SUPPLIED TEXT —
· · · ·

I fucking hate sloths.

So much so, in fact, that I participated in the (mostly accidental) Great Sloth Massacre in 1989, outside of Colon, Panama.
Molon Lube

Doktor Howl

Quote from: Horrendous Foreign Love Stoat on February 18, 2010, 10:23:39 PM
QuoteMan that was a hoot.  Almost beats the time we invented elephants to win that bar bet.

gosh, wow. yeah. I mean, how you got the trunk to happen . . . good thing there was no PETA back then man. good thing. never thought you could use yarn for that.

QuoteI want to blow the whole thing up.  You do not wish the whole thing to be blown up.

I'm siding with Dr. Howl on this. I want it exploded. I wish to watch live via satellite. & I want a telephone vote. at 2.99$ a min. yeah I understand that the money will be worthless after the world cracks like an egg, but its the principle of the thing damnit!



Remember, as my colleague Dr Horrible says, "It's not about MAKING money, it's about TAKING money."
Molon Lube

Reginald Ret

Quote from: Enki v. 2.0 on February 18, 2010, 11:55:41 PM
Quote from: Iptuous on February 18, 2010, 08:33:59 PM
Quote from: Doktor Howl on February 18, 2010, 08:11:00 PM
Yes, this is why AIDS stopped population growth in Africa, right?

STDs are a non-starter.

the STD should cause no outward signs of sickness and only produce sterility... and why would you want it to kill the host? that only increases the chance that it will be detected and treated....


If it doesn't kill the host, then there is still a whole generation of humans to deal with. Let's say the primary vector is sexual, but other vectors exist (for instance, it can be spread through semen AND saliva), and it doesn't cause sterility outright but simply makes the babies deformed enough that they won't have long to live. Then, the slobbering infants are another disease vector, AND even virgins aren't safe (if you kiss anyone, or share a soda, don't wash a cup or fork well enough, or stand next to someone with a bad cough or who spits when they make s-sounds, you have contracted it). Then, let's say it takes between five and ten years to kill you, with all but the final few days asymptomatic.

how about this?
vector - reproductive sex. 100% infection rate.
effects - reproductive stop (no kids/ soon dead kids/ sterile kids/exploding kids)
          - ultimate hawtness
          - ultimate horniness
          - 20 point IQ drop(we dont want them inventing a cure/vaccine)

hard to detect, harder to stop.
Lord Byron: "Those who will not reason, are bigots, those who cannot, are fools, and those who dare not, are slaves."

· · · ·

GIVEN INFORMATION —
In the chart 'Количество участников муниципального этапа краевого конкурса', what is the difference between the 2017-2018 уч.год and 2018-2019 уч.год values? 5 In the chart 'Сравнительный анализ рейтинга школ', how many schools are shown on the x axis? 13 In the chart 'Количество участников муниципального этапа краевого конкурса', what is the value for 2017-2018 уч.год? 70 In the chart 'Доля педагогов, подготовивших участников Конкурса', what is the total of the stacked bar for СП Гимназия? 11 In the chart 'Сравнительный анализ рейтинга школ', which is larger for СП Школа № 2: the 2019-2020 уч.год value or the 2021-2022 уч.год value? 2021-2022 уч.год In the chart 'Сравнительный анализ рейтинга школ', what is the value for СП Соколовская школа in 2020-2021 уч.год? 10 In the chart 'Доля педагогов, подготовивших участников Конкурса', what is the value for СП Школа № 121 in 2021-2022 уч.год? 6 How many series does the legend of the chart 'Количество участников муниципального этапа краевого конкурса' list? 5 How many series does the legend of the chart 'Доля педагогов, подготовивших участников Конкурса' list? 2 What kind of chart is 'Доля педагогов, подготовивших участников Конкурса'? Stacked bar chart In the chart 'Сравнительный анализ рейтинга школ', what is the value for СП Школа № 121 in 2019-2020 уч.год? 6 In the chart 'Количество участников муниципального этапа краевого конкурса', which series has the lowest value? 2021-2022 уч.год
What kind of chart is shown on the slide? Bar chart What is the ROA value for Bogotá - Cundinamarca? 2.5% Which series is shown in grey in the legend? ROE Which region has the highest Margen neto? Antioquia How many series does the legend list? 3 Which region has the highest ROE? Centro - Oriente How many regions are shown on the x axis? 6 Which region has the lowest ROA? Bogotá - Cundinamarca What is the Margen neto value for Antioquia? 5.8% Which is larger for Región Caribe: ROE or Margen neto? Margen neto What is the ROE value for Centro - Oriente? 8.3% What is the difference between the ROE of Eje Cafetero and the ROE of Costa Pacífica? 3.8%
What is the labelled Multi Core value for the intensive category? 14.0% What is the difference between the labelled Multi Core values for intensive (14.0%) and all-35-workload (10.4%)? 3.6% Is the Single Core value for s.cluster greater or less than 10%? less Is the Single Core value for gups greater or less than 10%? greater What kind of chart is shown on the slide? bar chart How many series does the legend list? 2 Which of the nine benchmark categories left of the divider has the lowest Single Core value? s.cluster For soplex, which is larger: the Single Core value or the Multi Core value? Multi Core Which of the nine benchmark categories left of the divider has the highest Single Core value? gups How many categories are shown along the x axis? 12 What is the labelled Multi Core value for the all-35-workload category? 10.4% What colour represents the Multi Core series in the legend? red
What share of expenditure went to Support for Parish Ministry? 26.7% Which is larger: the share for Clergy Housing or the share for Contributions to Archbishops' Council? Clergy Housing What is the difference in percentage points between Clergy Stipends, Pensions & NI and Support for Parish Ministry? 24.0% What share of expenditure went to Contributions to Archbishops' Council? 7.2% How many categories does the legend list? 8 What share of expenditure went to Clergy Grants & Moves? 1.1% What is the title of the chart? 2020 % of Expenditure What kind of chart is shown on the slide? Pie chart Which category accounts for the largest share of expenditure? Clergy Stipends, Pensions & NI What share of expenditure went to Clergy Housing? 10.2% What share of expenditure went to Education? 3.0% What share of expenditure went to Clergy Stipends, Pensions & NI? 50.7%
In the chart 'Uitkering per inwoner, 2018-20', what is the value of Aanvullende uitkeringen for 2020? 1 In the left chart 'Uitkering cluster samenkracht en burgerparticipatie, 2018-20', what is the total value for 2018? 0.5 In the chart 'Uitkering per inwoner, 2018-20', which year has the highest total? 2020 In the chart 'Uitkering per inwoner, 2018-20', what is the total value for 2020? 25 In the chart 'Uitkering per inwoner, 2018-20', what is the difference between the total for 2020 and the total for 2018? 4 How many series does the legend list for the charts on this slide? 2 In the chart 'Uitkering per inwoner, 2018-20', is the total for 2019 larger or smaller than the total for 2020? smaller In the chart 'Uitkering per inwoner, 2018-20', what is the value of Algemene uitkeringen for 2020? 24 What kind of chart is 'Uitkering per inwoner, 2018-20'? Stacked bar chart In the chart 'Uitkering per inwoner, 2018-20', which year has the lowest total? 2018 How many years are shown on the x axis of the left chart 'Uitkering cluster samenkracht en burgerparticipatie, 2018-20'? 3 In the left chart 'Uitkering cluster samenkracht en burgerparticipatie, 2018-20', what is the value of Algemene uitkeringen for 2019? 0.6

· · · ·

TASKS AND EXERCISES —
- A) Quote the forum thread between "QuoteI want to" and "the thing damnit!", inclusive.
- B) Continue the forum thread, starting after its final line.
The material above is separate from the forum thread and unrelated to it.

YOUR WRITTEN ANSWERS —
- A)
QuoteI want to blow the whole thing up.  You do not wish the whole thing to be blown up.

I'm siding with Dr. Howl on this. I want it exploded. I wish to watch live via satellite. & I want a telephone vote. at 2.99$ a min. yeah I understand that the money will be worthless after the world cracks like an egg, but its the principle of the thing damnit!

- B)
Nigel saying the wisest words ever uttered: "It's just a suffix."

"The worst forum ever" "The most mediocre forum on the internet" "The dumbest forum on the internet" "The most retarded forum on the internet" "The lamest forum on the internet" "The coolest forum on the internet"

Doktor Howl

Fuck you virus wimps.

Blow the fucking thing up.
Molon Lube

Richter

Quote from: Doktor Howl on February 19, 2010, 03:22:40 PM
Quote from: Horrendous Foreign Love Stoat on February 18, 2010, 10:23:39 PM
QuoteMan that was a hoot.  Almost beats the time we invented elephants to win that bar bet.

gosh, wow. yeah. I mean, how you got the trunk to happen . . . good thing there was no PETA back then man. good thing. never thought you could use yarn for that.

QuoteI want to blow the whole thing up.  You do not wish the whole thing to be blown up.

I'm siding with Dr. Howl on this. I want it exploded. I wish to watch live via satellite. & I want a telephone vote. at 2.99$ a min. yeah I understand that the money will be worthless after the world cracks like an egg, but its the principle of the thing damnit!



Remember, as my colleague Dr Horrible says, "It's not about MAKING money, it's about TAKING money."

QFT.  The gadget working can be FAR more gratifying than the pay out. 

Science IS why we do this shit, after all.
Quote from: Eater of Clowns on May 22, 2015, 03:00:53 AM
Anyone ever think about how Richter inhabits the same reality as you and just scream and scream and scream, but in a good way?   :lulz:

Friendly Neighborhood Mentat

Template

Quote from: Doktor Howl on February 19, 2010, 03:54:04 PM
Fuck you virus wimps.

Blow the fucking thing up.

How about mainstreaming the chainsaw as a sexual fetish?  Mad Marketing Science???